> _Görevler_
**A)** Aşağıdaki satırlarda "Is the white tank" geçen satırdan "11.0 meters" geçen satıra kadar, iki uç da dahil, olanları boş satırları atlayarak numaralı bir listeye dönüştürür müsün? Resimleri listeye alma.
**B)** Doğa olaylarının nasıl afete dönüştüğünü anlatan metni kaldığı yerden sürdürür müsün?

Köşe yazılarıma verdiğim uzun bir aradan sonra geçen hafta tekrar Sonhaber Gazetesi'nde yazmaya başladım ve eskiden de olduğu gibi, 'çevreyi tehdit etmeyen, çevrenin/afetlerin tehdit etmeyi bir dünya yaratma' mottosu dahilinde, eleştiri ve öz eleştiri kadar, bilimin uygulamaya geçmesini; hayata ve topluma dokunmasını sağlayacak önerileri de bulacağınız köşe yazıları yazmayı vaat ettim. O halde, doğa olaylarını nasıl afetlere dönüştürdüğümüzü yazarak başlayalım…
Depremler, seller, kasırgalar ve orman yangınları gibi doğal olaylar, doğada meydana gelen ve gezegenimizin yaşanabilir hale gelmesini sağlayan olaylardır. Bunlar Dünya'nın doğal döngülerinin normal bir parçası olmakla birlikte, insan topluluklarını etkilediklerinde afete dönüşebilirler. Aslında dünyada kural çok basittir.

> _Malzeme_
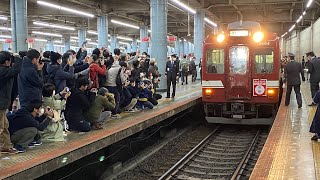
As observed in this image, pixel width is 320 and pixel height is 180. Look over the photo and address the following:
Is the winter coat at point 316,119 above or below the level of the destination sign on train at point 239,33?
below

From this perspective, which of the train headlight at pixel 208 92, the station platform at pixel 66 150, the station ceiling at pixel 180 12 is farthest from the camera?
the station ceiling at pixel 180 12

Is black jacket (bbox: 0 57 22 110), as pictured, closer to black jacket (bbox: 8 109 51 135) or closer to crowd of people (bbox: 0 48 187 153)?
crowd of people (bbox: 0 48 187 153)

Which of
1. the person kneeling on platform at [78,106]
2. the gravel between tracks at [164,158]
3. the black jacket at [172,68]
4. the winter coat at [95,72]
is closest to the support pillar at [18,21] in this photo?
the black jacket at [172,68]

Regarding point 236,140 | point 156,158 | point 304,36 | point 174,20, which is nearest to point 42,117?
point 156,158

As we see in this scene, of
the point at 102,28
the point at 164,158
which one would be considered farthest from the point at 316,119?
the point at 102,28

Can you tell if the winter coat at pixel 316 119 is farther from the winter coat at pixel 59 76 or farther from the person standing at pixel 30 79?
the person standing at pixel 30 79

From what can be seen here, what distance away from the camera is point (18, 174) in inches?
198

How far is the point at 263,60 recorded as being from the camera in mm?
11148

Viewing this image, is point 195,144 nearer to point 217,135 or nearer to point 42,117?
point 217,135

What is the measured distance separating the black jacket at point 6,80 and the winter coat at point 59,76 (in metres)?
1.23

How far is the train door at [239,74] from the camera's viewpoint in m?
11.2

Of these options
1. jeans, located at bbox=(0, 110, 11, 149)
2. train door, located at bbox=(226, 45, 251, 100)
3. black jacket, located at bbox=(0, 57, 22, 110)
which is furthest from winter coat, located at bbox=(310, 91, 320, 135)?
jeans, located at bbox=(0, 110, 11, 149)

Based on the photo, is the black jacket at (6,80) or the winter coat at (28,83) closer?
the black jacket at (6,80)

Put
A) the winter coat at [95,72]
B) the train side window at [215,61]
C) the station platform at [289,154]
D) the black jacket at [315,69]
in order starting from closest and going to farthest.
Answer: the station platform at [289,154], the winter coat at [95,72], the black jacket at [315,69], the train side window at [215,61]
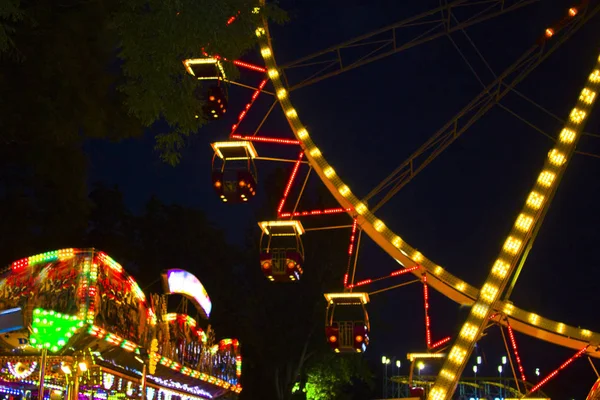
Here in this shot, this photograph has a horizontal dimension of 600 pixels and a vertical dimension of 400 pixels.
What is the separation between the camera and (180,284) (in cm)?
1327

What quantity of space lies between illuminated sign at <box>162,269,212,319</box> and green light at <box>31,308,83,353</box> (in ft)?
12.3

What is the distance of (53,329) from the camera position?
352 inches

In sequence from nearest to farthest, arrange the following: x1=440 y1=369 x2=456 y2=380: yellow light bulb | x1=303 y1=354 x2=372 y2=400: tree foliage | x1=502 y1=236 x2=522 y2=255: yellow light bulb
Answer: x1=440 y1=369 x2=456 y2=380: yellow light bulb → x1=502 y1=236 x2=522 y2=255: yellow light bulb → x1=303 y1=354 x2=372 y2=400: tree foliage

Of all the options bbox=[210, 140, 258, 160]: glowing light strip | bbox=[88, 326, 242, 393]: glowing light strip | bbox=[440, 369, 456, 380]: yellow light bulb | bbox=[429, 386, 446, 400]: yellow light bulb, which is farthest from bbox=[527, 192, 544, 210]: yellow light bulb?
bbox=[88, 326, 242, 393]: glowing light strip

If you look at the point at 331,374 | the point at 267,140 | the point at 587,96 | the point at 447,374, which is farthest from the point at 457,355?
the point at 331,374

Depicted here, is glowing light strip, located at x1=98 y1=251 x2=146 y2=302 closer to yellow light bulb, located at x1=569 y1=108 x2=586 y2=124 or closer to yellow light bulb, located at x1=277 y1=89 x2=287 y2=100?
yellow light bulb, located at x1=277 y1=89 x2=287 y2=100

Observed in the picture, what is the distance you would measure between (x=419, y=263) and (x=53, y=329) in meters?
6.76

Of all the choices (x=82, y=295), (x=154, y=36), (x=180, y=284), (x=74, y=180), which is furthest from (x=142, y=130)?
(x=154, y=36)

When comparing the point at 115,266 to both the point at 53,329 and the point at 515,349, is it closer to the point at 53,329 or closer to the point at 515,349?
the point at 53,329

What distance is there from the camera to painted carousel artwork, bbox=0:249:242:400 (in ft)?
29.9

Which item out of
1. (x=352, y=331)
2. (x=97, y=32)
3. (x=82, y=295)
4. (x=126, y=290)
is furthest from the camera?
(x=97, y=32)

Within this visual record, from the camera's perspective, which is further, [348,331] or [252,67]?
[252,67]

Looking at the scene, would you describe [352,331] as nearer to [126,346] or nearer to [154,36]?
[126,346]

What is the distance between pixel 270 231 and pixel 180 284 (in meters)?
1.81
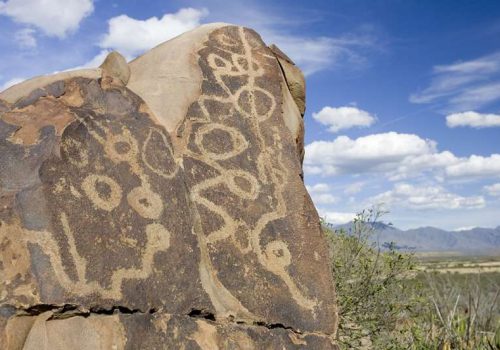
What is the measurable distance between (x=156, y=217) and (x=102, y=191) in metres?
0.40

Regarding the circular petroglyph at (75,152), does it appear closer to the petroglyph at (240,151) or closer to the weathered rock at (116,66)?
the petroglyph at (240,151)

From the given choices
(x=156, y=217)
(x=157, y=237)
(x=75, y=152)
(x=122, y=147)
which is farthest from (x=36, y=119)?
(x=157, y=237)

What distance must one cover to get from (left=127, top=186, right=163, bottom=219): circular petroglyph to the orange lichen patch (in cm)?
65

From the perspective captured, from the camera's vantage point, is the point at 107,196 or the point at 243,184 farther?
the point at 243,184

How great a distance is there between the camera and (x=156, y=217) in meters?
4.06

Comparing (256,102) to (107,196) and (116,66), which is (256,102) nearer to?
(116,66)

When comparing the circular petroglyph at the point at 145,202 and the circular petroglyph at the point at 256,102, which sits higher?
the circular petroglyph at the point at 256,102

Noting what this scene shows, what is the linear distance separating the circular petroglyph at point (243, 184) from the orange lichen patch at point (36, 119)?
4.30ft

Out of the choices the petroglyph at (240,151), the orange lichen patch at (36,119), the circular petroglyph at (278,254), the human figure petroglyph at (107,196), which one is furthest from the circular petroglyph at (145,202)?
the circular petroglyph at (278,254)

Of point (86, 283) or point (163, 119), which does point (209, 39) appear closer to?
point (163, 119)

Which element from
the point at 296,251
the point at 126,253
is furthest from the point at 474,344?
the point at 126,253

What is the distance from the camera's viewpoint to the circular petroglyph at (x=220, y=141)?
15.7ft

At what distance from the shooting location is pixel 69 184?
12.5 ft

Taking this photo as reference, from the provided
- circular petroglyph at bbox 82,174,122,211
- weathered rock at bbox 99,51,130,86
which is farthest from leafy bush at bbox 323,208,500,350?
circular petroglyph at bbox 82,174,122,211
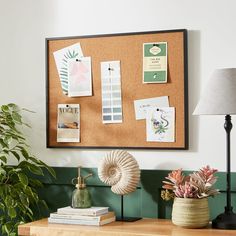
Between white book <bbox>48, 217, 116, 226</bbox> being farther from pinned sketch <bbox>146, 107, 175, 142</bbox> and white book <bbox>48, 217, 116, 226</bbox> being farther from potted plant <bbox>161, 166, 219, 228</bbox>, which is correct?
pinned sketch <bbox>146, 107, 175, 142</bbox>

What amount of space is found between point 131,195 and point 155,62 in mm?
668

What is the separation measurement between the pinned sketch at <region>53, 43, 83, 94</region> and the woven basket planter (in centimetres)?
92

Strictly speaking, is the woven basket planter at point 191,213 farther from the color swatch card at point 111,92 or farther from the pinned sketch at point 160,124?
the color swatch card at point 111,92

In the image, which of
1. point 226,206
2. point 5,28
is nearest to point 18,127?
point 5,28

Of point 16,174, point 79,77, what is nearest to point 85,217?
point 16,174

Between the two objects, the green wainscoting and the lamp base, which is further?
the green wainscoting

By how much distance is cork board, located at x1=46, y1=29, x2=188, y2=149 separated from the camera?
3160 millimetres

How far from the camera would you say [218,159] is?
311 cm

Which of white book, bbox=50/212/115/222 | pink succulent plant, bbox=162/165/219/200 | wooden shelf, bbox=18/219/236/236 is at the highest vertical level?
pink succulent plant, bbox=162/165/219/200

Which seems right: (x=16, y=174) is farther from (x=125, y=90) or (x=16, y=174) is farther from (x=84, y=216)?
(x=125, y=90)

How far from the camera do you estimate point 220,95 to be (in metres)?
2.78

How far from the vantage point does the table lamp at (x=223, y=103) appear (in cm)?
276

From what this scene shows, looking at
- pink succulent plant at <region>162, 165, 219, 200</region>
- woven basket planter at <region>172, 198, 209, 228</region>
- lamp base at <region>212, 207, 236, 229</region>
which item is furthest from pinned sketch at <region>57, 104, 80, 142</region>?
lamp base at <region>212, 207, 236, 229</region>

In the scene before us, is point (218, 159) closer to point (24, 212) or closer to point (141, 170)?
point (141, 170)
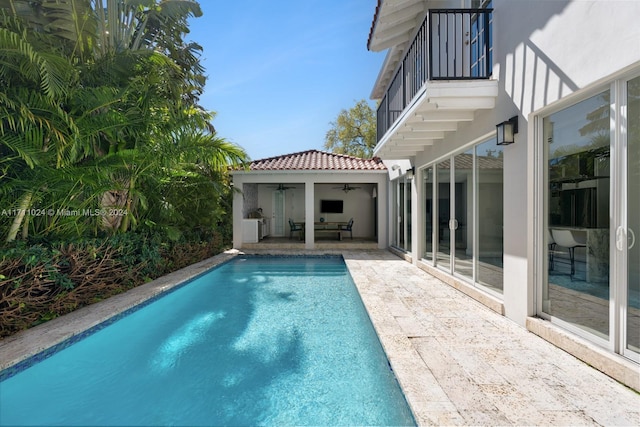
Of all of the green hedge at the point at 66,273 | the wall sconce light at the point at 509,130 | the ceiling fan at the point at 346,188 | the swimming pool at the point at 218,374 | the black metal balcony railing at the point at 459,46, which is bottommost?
the swimming pool at the point at 218,374

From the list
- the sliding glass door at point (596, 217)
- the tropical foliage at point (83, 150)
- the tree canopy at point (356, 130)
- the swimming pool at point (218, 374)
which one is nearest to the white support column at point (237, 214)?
the tropical foliage at point (83, 150)

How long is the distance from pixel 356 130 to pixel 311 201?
1623 cm

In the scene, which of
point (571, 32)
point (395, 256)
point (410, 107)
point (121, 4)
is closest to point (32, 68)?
point (121, 4)

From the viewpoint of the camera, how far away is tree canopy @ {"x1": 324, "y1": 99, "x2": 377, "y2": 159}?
2694 centimetres

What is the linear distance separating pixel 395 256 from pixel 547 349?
7722 millimetres

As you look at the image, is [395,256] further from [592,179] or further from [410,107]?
[592,179]

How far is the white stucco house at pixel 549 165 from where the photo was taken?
2.90m

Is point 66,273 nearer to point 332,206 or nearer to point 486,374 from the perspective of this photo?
point 486,374

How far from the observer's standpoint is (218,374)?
12.0 feet

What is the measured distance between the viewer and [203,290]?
755 cm

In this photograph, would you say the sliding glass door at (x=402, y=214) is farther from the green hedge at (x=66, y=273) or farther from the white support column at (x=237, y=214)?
the green hedge at (x=66, y=273)

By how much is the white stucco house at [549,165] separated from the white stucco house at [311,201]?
6369mm

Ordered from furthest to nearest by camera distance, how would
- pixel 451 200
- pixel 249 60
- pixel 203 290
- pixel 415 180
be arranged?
pixel 249 60 < pixel 415 180 < pixel 203 290 < pixel 451 200

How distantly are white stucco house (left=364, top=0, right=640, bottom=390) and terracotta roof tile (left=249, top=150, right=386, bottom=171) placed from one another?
6282 millimetres
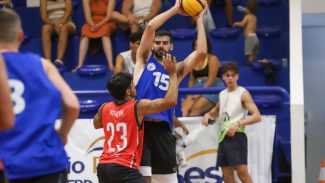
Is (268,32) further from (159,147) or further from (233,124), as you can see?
(159,147)

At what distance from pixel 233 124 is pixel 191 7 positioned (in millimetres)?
1629

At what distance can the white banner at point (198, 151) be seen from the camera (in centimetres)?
726

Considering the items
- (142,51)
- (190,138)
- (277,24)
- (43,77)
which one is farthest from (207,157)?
(43,77)

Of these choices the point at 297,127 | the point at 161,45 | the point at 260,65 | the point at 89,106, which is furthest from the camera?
the point at 260,65

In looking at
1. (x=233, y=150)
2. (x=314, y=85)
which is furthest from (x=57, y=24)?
(x=314, y=85)

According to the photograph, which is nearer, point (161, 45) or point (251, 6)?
point (161, 45)

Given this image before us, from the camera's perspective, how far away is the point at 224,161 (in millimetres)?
7051

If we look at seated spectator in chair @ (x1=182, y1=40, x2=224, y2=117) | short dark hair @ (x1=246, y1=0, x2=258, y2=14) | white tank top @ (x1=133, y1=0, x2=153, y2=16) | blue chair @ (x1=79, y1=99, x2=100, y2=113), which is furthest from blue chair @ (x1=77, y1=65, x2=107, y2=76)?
short dark hair @ (x1=246, y1=0, x2=258, y2=14)

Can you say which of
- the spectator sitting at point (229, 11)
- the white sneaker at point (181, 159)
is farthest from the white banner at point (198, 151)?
the spectator sitting at point (229, 11)

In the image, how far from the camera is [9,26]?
A: 3383 millimetres

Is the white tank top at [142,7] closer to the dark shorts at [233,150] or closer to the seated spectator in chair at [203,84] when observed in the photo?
the seated spectator in chair at [203,84]

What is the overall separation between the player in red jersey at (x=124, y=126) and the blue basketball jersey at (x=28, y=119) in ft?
5.77

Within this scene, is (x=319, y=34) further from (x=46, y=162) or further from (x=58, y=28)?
(x=46, y=162)

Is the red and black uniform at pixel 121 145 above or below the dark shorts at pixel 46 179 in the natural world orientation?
below
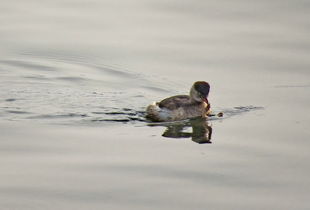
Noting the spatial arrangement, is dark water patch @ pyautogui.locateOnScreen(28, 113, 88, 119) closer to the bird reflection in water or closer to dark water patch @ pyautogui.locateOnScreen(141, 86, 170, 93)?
the bird reflection in water

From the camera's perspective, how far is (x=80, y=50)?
17.5 metres

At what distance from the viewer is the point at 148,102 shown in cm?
1534

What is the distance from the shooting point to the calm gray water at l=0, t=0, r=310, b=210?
11.0 meters

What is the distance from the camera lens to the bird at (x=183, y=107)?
14.6 metres

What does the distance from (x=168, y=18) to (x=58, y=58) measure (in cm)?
311

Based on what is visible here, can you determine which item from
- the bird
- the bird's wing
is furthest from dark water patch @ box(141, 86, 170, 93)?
the bird's wing

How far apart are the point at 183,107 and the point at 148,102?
2.51 ft

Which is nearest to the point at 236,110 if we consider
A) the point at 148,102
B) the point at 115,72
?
the point at 148,102

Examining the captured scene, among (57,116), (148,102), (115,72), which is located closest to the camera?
(57,116)

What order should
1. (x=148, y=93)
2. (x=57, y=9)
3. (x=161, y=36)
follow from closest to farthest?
(x=148, y=93)
(x=161, y=36)
(x=57, y=9)

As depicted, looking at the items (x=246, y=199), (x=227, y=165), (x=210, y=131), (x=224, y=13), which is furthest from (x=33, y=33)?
(x=246, y=199)

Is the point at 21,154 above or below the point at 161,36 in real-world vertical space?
below

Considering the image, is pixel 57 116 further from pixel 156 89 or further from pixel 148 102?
pixel 156 89

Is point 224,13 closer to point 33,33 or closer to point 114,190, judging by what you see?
point 33,33
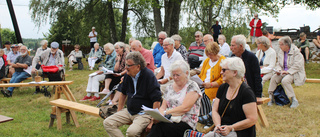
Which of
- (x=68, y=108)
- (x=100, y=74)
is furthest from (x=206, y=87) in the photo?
(x=100, y=74)

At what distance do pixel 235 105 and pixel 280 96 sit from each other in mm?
3820

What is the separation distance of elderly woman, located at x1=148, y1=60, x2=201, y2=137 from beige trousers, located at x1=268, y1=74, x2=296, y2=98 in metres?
3.39

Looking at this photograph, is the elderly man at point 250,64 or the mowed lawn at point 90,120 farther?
the mowed lawn at point 90,120

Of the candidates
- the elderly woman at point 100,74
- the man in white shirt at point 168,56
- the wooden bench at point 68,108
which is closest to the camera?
the wooden bench at point 68,108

> _Alıştırma Sonuçları_
**A)**
1. Is the white tank top at [142,7] closer to the dark shorts at [233,150] or closer to the seated spectator in chair at [203,84] when observed in the photo?
2. the seated spectator in chair at [203,84]
3. What is the overall separation between the player in red jersey at (x=124, y=126) and the blue basketball jersey at (x=28, y=119) in ft?
4. 5.77
5. Within this scene, is (x=319, y=34) further from (x=46, y=162) or further from (x=58, y=28)?
6. (x=46, y=162)
7. Is the red and black uniform at pixel 121 145 above or below the dark shorts at pixel 46 179 in the natural world orientation?
8. below
9. Noting the spatial arrangement, is dark water patch @ pyautogui.locateOnScreen(28, 113, 88, 119) closer to the bird reflection in water or closer to dark water patch @ pyautogui.locateOnScreen(141, 86, 170, 93)?
10. the bird reflection in water
11. From the camera's perspective, how far is (x=80, y=50)?
12. 17.5 metres
13. At what distance from the viewer is the point at 148,102 shown in cm?
14. 1534
15. What is the distance from the shooting point to the calm gray water at l=0, t=0, r=310, b=210?
16. 11.0 meters

**B)**
'Hayatta kalmak için ya en güçlü olacaksın ya da uyum sağlayacaksın.'
21. Yüzyılda sahip olduğumuz teknoloji bizi çevreye karşı bazı durumlarda güçlü kılabilir. Örneğin güvenli olmayan zeminlerde depremlere karşı güvenli yapılar inşa edebiliriz. Ama bunun içinnitelikli, bilimsel bilgiye sahip ve iyi eğitimli insan kaynağına, aynı nitelikte kontrol ve denetim süreçlerini yerine getirecek personele, ahlak sahibi işverenlere, yöneticilere ve müteahhitlere gerek vardır. Bir de doğal olarak bunu yapmak güvenli zeminde yapılacak aynı nitelikte bir inşaata göre çok daha yüksek maliyetli olacağı için, yapılacak yatırımın karşılığı alabileceğiniz bir bölgede bu inşaatı yapmak gerekmektedir. Biraz önce listelediğim olmazsa olmaz ön koşulları eksiksiz sağlamayı başaramıyorsanız, çevreye karşı daha güçlü olma şansını elde etmeniz mümkün olmayacaktır. Bu durumda ikinci seçenek, yani çevreye yani gezegenimize ve onu oluşturan doğal sistemlere uyum sağlamaya gayret etmek en doğru seçenektir. Maalesef rant uğruna yaptığımız en büyük yanlış, güvensiz, doğaya uyum sağlamamızın mümkün olmadığı,ancak ona karşı bizi güçlü kılacak yüksek maliyetli yapılarla hayatta kalabileceğimiz yerleri yapılaşmaya açmamızdır.Güvensiz zeminlere yerleşmeyi tercih edip, güçlü yapıları da yapmadığımızda afetler kaçınılmaz olmaktadır.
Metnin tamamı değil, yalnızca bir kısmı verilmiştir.